### Provided data ###

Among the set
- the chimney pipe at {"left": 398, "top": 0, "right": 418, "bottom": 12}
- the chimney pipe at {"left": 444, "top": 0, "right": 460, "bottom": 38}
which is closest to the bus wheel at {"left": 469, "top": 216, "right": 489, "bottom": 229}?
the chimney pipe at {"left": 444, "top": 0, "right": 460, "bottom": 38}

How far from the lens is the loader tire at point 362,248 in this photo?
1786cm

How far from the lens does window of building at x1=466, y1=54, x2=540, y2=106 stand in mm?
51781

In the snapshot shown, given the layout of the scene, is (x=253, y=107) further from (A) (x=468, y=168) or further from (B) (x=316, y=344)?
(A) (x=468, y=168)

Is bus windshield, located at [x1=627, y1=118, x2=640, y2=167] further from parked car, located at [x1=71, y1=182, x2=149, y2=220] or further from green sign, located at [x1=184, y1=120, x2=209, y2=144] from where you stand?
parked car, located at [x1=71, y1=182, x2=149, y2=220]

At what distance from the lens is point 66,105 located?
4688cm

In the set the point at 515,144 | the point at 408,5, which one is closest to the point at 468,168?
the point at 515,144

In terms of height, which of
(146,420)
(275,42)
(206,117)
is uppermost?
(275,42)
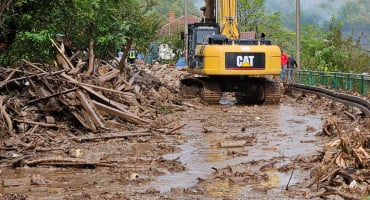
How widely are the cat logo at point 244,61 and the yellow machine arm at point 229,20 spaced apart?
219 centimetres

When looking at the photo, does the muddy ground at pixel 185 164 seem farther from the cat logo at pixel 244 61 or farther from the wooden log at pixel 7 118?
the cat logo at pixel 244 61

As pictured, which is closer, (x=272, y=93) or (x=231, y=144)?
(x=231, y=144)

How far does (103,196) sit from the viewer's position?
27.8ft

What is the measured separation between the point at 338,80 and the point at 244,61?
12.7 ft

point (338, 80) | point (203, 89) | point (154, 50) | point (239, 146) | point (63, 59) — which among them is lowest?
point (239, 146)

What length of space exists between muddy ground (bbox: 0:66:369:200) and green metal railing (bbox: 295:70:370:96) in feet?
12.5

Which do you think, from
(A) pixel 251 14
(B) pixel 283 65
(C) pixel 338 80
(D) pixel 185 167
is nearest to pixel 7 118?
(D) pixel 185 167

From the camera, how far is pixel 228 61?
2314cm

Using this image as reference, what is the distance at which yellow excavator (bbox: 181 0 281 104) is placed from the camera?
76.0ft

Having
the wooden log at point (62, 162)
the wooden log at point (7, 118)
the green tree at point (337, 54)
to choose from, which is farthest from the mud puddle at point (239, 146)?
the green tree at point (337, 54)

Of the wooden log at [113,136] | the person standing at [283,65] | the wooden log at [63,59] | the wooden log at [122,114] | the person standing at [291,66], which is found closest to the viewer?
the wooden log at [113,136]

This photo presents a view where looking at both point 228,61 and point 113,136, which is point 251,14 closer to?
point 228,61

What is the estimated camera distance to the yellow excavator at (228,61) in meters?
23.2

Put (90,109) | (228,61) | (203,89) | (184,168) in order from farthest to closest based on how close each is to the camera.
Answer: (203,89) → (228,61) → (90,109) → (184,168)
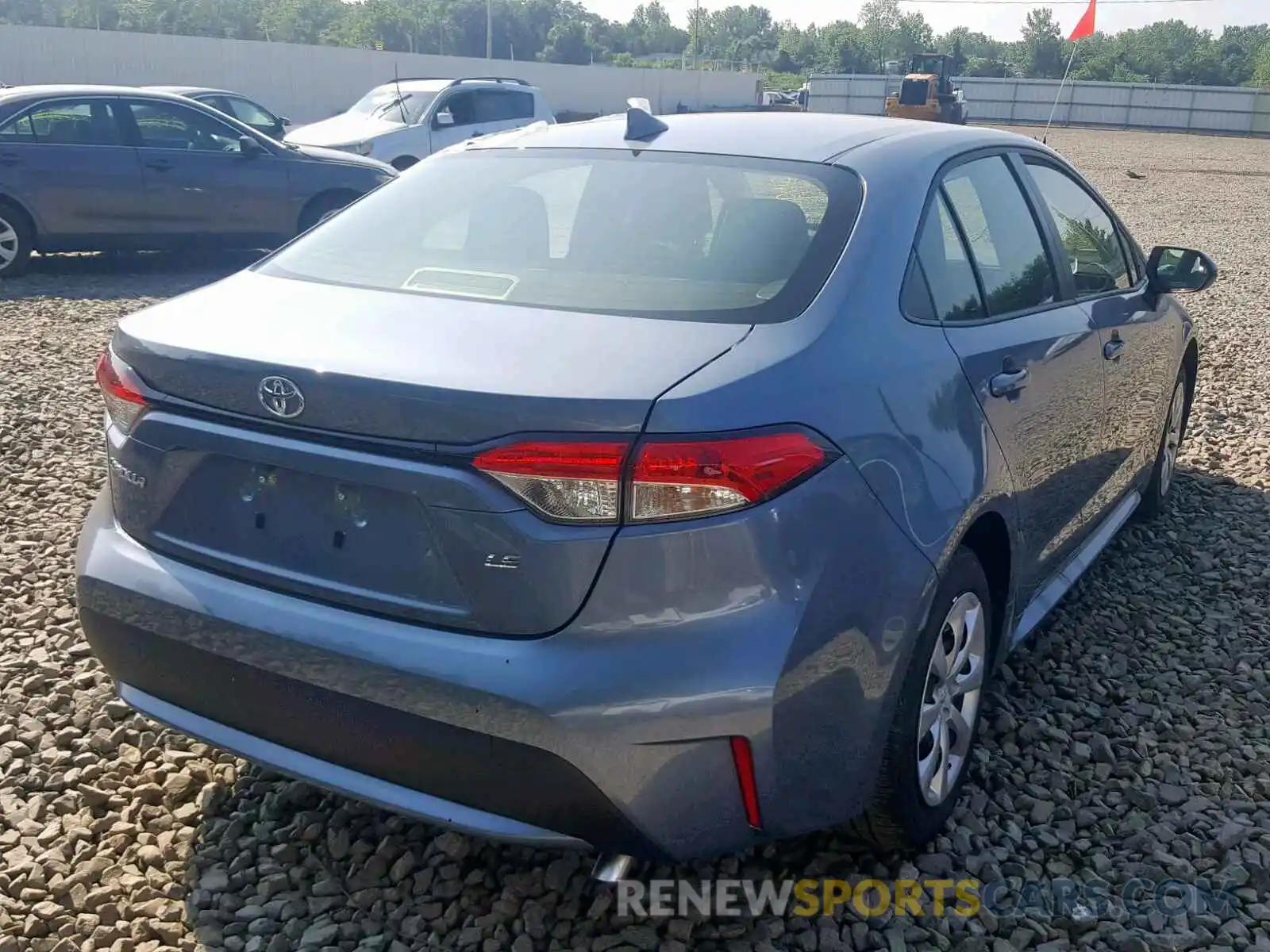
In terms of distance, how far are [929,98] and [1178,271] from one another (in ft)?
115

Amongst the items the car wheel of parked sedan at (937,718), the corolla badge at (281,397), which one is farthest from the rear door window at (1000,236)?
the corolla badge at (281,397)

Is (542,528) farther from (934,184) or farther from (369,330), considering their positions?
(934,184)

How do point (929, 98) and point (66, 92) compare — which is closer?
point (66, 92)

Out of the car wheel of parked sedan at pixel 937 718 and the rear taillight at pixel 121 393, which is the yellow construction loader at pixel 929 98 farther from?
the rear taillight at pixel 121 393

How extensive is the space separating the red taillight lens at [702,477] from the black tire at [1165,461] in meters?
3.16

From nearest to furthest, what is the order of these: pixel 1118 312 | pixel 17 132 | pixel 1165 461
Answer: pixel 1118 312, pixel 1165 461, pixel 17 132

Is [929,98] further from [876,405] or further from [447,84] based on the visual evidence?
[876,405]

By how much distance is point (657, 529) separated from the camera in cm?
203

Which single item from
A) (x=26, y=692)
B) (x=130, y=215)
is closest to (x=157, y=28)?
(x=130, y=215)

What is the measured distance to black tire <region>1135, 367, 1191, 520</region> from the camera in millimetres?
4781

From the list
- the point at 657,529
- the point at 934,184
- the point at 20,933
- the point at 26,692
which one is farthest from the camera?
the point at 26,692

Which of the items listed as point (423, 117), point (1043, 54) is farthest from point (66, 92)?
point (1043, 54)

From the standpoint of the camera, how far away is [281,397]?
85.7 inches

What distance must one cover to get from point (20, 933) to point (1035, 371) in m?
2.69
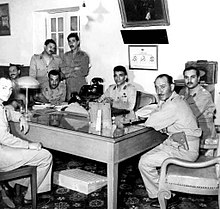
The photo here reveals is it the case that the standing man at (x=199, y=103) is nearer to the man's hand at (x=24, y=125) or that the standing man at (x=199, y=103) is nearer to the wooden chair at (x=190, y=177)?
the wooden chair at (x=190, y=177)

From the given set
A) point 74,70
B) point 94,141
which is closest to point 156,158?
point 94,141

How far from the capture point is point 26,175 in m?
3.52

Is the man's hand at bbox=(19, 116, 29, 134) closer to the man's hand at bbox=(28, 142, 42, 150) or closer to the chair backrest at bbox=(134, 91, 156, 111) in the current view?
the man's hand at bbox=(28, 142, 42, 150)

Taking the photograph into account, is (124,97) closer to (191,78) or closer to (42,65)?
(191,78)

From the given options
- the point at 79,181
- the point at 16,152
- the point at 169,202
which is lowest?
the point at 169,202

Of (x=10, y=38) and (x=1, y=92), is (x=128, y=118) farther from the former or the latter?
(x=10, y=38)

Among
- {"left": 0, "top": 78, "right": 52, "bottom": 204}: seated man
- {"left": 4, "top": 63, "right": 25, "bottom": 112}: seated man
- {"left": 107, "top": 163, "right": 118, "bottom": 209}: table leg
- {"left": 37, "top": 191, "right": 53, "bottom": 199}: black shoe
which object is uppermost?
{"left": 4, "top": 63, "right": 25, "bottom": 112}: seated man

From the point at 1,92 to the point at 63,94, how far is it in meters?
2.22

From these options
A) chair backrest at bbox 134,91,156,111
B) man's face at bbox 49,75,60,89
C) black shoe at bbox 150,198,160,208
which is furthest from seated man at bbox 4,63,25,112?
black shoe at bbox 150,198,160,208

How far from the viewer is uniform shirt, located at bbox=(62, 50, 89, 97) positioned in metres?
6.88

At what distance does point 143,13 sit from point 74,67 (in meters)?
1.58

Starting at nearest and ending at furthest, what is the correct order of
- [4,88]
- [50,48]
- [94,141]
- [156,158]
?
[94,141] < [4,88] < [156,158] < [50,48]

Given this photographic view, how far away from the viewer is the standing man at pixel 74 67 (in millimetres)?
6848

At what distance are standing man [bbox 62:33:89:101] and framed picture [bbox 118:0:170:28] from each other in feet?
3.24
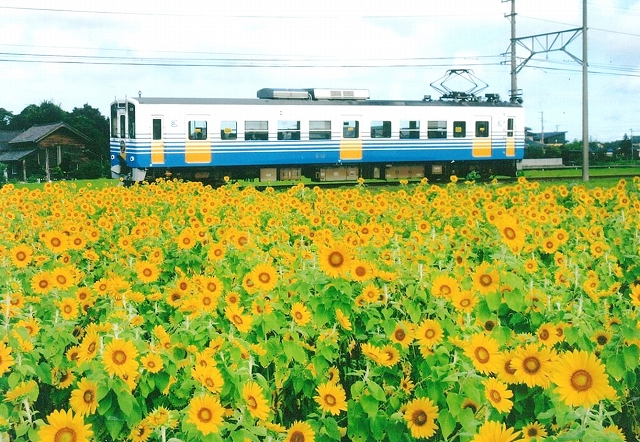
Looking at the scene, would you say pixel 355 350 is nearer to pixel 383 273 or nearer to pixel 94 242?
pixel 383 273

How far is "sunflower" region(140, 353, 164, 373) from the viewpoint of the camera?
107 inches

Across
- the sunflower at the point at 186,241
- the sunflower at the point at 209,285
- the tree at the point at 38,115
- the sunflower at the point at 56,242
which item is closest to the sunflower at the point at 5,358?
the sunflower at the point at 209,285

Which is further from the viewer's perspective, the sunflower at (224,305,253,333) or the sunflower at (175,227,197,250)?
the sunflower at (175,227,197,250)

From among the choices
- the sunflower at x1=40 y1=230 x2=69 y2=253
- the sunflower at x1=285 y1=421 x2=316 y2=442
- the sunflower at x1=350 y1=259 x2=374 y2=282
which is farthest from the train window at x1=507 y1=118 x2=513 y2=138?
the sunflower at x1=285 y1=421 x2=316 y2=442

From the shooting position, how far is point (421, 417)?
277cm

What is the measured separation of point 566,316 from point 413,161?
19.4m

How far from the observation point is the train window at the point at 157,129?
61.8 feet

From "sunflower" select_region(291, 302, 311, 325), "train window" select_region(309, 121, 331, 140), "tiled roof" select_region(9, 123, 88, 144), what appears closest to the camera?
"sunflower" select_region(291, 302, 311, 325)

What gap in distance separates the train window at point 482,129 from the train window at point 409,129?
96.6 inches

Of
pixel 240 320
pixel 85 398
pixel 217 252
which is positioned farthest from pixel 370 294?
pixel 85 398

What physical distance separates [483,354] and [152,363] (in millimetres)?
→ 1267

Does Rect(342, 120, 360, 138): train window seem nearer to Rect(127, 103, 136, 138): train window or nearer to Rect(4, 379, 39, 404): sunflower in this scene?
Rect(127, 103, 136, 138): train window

###

● **Task objective**: Put the listing into a two-column CSV with the columns "request" and "response." Start at the line that contains "Does Rect(342, 120, 360, 138): train" and continue through the end of the listing. Each row should hold one item's text and its answer, each in a single quoted field with line breaks turned into spaces.

● **Output**:
request,response
"Does Rect(342, 120, 360, 138): train window seem nearer to Rect(127, 103, 136, 138): train window or nearer to Rect(4, 379, 39, 404): sunflower in this scene?","Rect(127, 103, 136, 138): train window"